For only the second time in the state’s history the Queensland eight were successful over the crew from NSW in one of the most exciting races ever with a distance of only one canvas (3 feet) separating the crews over 3 miles. 

Victoria were swamped in the race with only 200 yards to row. Also swamped and capsizing on the day was the favourite for the men’s single sculls, the Tasmania Les Nimmo, which opened the way for James Barton of Victoria to win. 

South Australia won the women’s four, a race that was first held on the Hamilton Reach of the Brisbane River in 1920. 

The Hamilton Reach was the sight of Queensland’s last victory in the King’s Cup in 1939, and only the 3rd in the proud sporting state’s history, a fact that is not lost on many. 

In 2019 Michael made a pilgrimage to the finish line of the 1939 race at the exact time the crew would have crossed the line 80 years previously in an effort to stir the memory of the win for aspiring athletes hoping to reclaim state pride on the water, especially with the Brisbane 2032 Olympics approaching. 

This year he repeated the feat on the finish line of the Port River (pictured) in Adelaide on the centenary of the 1924 win (April 26th) and noted that the conditions were remarkably better than on the day in 1924. 

“Prior to 1960 the King’s Cup used to be raced over 3 miles which was the traditional distance for championship races” he said. “Conditions did not have to be very poor for boats to struggle with taking on water, especially with spectator craft interfering as they did with the popularity of rowing at the start of last century”. 

“The interstate events were raced over the Olympic distance of 2000m in 1956 as a test for the Melbourne Olympics and since 1960 that is the distance they have used”. 

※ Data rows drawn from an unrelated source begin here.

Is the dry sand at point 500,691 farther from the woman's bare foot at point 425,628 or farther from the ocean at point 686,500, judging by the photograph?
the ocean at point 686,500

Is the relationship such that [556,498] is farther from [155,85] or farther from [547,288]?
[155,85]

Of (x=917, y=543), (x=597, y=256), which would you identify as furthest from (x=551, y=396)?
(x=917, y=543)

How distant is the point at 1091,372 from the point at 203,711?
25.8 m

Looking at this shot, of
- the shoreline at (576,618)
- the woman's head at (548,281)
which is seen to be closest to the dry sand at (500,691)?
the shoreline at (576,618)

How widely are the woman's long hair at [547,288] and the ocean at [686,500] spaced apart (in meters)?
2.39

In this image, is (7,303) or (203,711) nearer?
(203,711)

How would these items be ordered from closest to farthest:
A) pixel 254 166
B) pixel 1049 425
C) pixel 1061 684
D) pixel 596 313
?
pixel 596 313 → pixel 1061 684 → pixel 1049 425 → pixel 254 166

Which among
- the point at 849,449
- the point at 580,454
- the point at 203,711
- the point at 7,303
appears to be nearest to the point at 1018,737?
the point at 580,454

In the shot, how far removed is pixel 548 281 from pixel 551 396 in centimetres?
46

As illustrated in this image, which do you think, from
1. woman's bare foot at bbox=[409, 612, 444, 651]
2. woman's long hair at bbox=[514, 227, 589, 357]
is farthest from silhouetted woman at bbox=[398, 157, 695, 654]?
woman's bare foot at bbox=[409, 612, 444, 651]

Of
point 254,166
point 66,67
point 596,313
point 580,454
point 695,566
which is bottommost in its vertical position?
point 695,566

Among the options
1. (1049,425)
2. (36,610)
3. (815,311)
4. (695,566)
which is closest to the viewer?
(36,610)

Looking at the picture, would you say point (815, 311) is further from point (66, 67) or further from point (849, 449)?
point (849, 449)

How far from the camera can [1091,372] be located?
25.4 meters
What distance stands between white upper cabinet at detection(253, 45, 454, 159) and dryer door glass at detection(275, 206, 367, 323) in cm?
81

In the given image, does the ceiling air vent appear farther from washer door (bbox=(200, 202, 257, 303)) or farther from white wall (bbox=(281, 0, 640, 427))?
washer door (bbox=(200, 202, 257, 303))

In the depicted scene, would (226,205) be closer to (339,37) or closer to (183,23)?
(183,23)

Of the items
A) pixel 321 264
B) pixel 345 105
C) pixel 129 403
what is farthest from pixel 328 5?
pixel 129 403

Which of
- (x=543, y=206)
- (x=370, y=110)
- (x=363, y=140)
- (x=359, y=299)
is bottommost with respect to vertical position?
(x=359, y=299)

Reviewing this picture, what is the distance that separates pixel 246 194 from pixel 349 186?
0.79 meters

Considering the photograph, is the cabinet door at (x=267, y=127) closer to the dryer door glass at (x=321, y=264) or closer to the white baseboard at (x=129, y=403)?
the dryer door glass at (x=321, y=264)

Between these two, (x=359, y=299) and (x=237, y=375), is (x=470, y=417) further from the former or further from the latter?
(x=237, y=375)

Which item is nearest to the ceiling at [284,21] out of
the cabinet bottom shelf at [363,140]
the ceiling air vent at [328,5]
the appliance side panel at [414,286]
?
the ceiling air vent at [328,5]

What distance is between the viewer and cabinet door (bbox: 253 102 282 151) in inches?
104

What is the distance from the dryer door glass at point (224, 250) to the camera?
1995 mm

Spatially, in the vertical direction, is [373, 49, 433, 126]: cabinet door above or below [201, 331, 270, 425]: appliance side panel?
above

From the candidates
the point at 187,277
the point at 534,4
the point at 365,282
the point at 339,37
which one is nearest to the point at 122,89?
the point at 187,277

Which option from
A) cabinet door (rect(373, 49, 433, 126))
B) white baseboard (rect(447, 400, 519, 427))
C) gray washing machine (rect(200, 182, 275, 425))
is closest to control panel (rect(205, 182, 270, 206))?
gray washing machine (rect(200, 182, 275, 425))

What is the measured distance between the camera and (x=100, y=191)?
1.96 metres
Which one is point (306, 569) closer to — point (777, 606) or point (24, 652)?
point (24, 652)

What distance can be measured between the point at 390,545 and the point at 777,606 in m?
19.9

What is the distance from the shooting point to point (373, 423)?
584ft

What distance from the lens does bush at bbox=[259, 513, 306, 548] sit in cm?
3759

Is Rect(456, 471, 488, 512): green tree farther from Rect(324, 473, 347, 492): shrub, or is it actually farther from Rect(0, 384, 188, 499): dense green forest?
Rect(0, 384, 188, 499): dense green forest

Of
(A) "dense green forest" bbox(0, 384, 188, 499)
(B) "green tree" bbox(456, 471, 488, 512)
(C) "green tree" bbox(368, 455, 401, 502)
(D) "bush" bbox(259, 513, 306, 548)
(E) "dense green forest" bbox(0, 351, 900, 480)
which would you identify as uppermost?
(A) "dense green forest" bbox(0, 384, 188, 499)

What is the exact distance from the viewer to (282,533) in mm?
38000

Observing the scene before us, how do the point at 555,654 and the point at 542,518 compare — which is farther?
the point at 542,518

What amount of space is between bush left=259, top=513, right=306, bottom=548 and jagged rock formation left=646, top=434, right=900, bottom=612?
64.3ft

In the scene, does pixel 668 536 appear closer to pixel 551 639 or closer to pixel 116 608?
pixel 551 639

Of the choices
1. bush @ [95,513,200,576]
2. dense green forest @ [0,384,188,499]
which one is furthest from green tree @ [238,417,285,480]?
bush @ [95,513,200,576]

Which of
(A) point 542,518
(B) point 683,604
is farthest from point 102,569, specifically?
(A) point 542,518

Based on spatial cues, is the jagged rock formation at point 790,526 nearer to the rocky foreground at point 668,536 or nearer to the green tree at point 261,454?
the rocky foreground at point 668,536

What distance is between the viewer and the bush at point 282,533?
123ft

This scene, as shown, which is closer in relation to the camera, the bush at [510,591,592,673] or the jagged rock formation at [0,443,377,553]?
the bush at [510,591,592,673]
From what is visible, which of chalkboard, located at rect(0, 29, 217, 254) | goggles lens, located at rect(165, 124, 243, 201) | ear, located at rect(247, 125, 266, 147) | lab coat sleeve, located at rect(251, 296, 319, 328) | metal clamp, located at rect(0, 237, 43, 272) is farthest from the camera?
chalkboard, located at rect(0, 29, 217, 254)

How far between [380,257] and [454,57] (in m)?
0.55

The Queensland crew that won in 1924 was composed entirely of members from the Wide Bay Rowing Club situated on the Mary River in Maryborough

The winning crew in 1924 travelled to South Australia for the King’s Cup and did not compete in the Paris Olympic trials held earlier that year, before the King’s Cup. This year the Olympics are again in Paris with Australia sending a very strong team and defending its record from Tokyo of 2 Gold and 2 bronze medals. 

With the Brisbane Olympics in 2032 on the horizon, we know Queensland athletes can make strides towards the Australian Team and the Olympic podium.